──────── READING TEXT ────────

Dear fellow CDH users, we have set up Sentry on our CDH 5.2.1 HA cluster. We can successfully create tables through Hive, but the LOAD DATA command keeps failing despite having issued a variety of grants:
LOAD DATA INPATH '/tmp/mytable.dlv' OVERWRITE INTO TABLE `MYTABLE`
ERROR: java.sql.SQLException: Error while compiling statement: FAILED:
SemanticException No valid privileges
Required privileges for this
We tried to grant the following privileges:
grant all on uri 'hdfs://nameservice1:8020/tmp' to role users; - and -
grant all on uri 'hdfs://nameservice1/tmp' to role users;
But the command still fails. We had to issue a "grant all on server server1" command for the LOAD to succeed.
Any insight of what kind of privilege is require for the LOAD to run without errors?
Sentry will not work on HDFS file permissions without the hdfs/sentry plugin enabled which is only available in 5.3 and higher. So to allow access to your folders you will have to use facl's on hdfs to allow access. Please note that facls on hdfs are name specific and do not adhere to groups from AD or other KDC providors, so you will have to use the name of the user on the files.

──────── SUPPLIED ENTRIES ────────

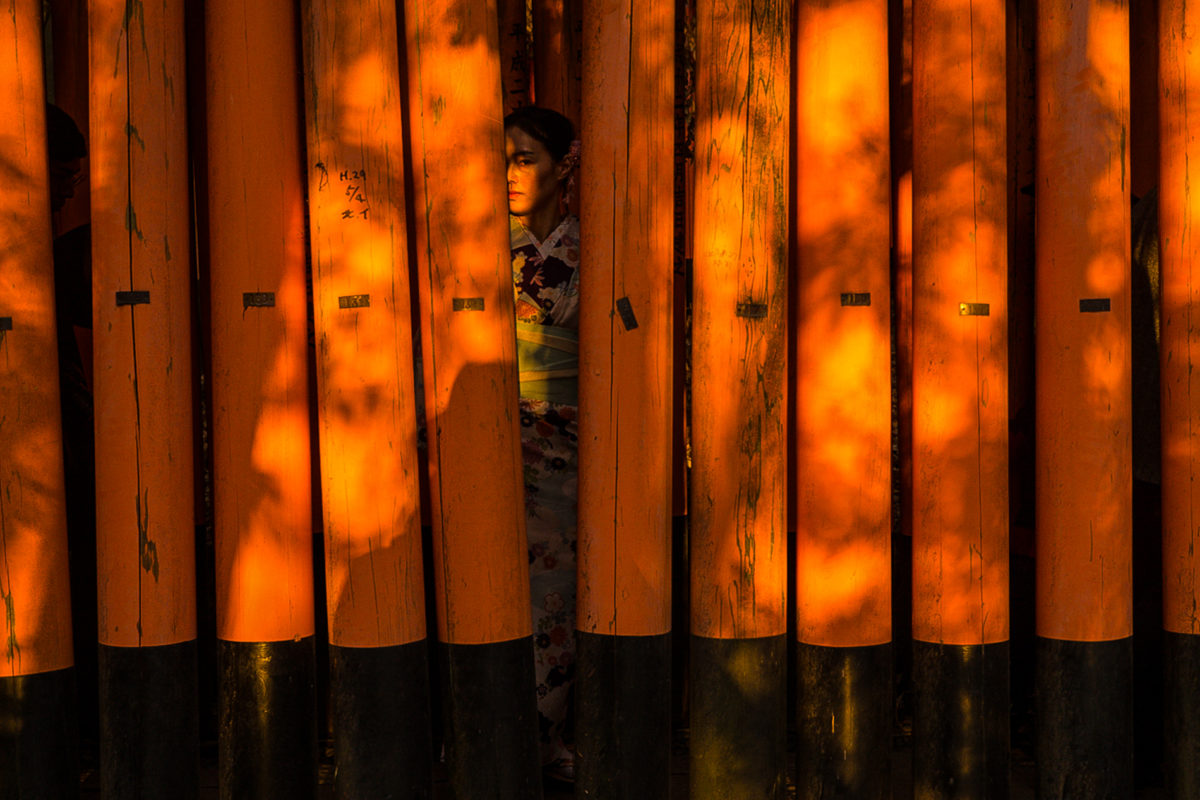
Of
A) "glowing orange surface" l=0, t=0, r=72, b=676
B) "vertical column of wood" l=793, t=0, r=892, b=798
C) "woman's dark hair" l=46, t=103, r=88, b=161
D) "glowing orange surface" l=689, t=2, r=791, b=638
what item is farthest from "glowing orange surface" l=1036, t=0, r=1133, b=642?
"woman's dark hair" l=46, t=103, r=88, b=161

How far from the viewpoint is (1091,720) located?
8.57 ft

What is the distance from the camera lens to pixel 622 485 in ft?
8.21

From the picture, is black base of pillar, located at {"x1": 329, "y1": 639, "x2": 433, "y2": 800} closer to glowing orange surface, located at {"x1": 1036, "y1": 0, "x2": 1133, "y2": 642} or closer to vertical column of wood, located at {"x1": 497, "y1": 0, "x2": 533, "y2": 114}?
glowing orange surface, located at {"x1": 1036, "y1": 0, "x2": 1133, "y2": 642}

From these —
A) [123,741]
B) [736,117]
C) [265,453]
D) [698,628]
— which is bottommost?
[123,741]

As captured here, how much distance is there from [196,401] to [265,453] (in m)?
0.62

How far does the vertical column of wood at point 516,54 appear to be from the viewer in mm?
3863

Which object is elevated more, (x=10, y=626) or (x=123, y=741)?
(x=10, y=626)

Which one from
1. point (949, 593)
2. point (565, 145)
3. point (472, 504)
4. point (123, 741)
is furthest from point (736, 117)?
point (123, 741)

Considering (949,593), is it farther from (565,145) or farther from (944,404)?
(565,145)

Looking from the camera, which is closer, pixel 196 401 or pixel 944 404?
pixel 944 404

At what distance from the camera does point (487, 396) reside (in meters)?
A: 2.49

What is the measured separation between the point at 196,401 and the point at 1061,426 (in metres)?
2.38

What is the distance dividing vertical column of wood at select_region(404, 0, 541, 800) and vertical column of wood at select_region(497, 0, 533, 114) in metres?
1.39

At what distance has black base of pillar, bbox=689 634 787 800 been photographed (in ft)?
8.25
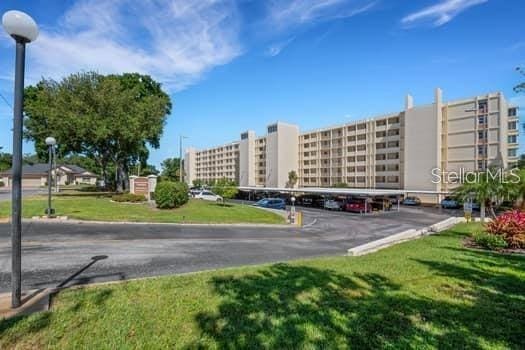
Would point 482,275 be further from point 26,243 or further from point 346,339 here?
point 26,243

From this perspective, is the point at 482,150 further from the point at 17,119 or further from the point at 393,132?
the point at 17,119

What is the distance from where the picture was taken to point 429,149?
52344 millimetres

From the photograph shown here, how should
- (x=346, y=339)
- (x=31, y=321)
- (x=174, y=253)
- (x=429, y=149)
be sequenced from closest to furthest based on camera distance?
(x=346, y=339), (x=31, y=321), (x=174, y=253), (x=429, y=149)

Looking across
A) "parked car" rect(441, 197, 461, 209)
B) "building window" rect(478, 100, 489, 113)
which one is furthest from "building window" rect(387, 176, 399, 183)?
"building window" rect(478, 100, 489, 113)

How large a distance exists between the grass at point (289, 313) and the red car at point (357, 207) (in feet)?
98.0

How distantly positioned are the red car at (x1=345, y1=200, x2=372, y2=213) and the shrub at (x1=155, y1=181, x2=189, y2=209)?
69.4 ft

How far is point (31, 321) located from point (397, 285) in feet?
19.4

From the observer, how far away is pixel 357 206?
119 feet

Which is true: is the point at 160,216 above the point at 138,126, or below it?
below

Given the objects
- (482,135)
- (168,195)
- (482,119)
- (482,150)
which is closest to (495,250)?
(168,195)

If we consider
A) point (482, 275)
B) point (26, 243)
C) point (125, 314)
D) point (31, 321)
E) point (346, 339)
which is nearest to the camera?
point (346, 339)

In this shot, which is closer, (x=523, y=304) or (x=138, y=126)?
(x=523, y=304)

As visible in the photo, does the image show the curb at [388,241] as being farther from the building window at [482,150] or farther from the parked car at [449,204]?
the building window at [482,150]

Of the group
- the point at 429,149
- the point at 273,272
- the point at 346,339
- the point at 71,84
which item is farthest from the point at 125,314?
the point at 429,149
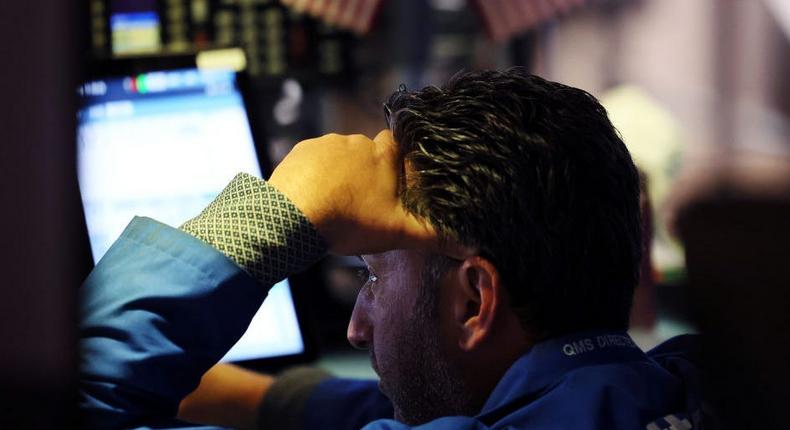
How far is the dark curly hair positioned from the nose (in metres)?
0.18

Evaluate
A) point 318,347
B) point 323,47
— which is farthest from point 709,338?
point 323,47

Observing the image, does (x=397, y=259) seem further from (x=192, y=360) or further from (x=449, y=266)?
(x=192, y=360)

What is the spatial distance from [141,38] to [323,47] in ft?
2.78

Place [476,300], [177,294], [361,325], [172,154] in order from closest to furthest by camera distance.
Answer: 1. [177,294]
2. [476,300]
3. [361,325]
4. [172,154]

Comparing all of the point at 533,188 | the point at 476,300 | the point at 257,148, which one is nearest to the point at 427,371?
the point at 476,300

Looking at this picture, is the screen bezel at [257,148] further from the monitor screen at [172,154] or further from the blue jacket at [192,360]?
the blue jacket at [192,360]

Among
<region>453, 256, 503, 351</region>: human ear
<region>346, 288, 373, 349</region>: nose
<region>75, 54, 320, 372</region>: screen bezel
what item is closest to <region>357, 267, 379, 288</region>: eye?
<region>346, 288, 373, 349</region>: nose

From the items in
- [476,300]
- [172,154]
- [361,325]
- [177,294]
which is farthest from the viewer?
[172,154]

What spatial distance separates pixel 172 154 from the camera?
4.51ft

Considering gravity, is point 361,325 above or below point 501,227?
below

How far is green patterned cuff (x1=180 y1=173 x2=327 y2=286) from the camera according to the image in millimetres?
904

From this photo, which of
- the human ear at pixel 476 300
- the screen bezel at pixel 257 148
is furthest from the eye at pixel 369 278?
the screen bezel at pixel 257 148

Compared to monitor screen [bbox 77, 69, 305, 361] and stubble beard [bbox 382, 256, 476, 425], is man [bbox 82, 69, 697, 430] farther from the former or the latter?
monitor screen [bbox 77, 69, 305, 361]

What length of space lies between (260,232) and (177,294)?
83 millimetres
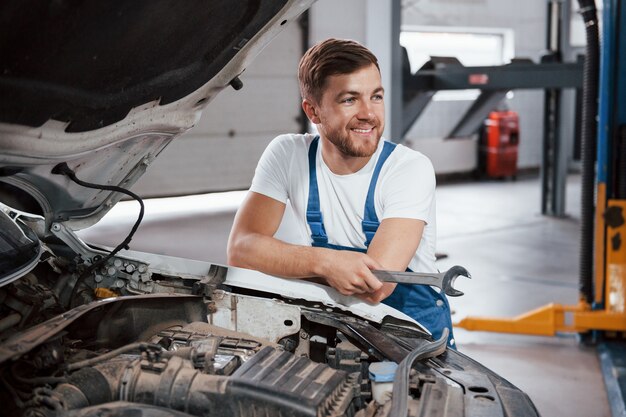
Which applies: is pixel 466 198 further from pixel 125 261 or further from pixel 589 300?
pixel 125 261

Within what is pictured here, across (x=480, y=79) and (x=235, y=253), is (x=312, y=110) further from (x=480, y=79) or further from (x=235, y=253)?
(x=480, y=79)

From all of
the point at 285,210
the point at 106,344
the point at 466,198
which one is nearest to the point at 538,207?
the point at 466,198

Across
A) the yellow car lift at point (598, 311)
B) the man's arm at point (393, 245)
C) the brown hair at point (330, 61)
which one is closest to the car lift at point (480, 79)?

────────

## TASKS TO COMPLETE
1. Answer from the Sentry thread:
(a) What CDH version runs on the cluster?
(b) Which grant finally let the LOAD succeed?
(c) From which version on is the hdfs/sentry plugin available?
2. Render this sentence from the Sentry thread in Spanish: "Sentry will not work on HDFS file permissions without the hdfs/sentry plugin enabled which is only available in 5.3 and higher."
3. Carry the Sentry thread on from its last sentence.
The records can be left aside.

## RESPONSES TO THE TASKS
1.
(a) CDH 5.2.1
(b) "grant all on server server1"
(c) 5.3 and higher

2. Sentry no funcionará con los permisos de archivos de HDFS sin el plugin hdfs/sentry habilitado, que solo está disponible en la versión 5.3 y superiores.

3.
For doing updates you also need to add the user to the default acl or they will not be added to new files as they are created.
Also, yet another issue when you land the files they are owned by the user that lands them. This causes some issues with hive and impala as they do not have access to the files unless they are the owner. We fixed this by running a chmod/chown at the end of each of our landing jobs changing the owner to hive:hive and setting the permissions to 770.
My best recommendation would be to update to 5.4 and use the hdfs/sentry sync so all your permissions are managed though sentry instead of hdfs acl's and sentry.
Hope this helps!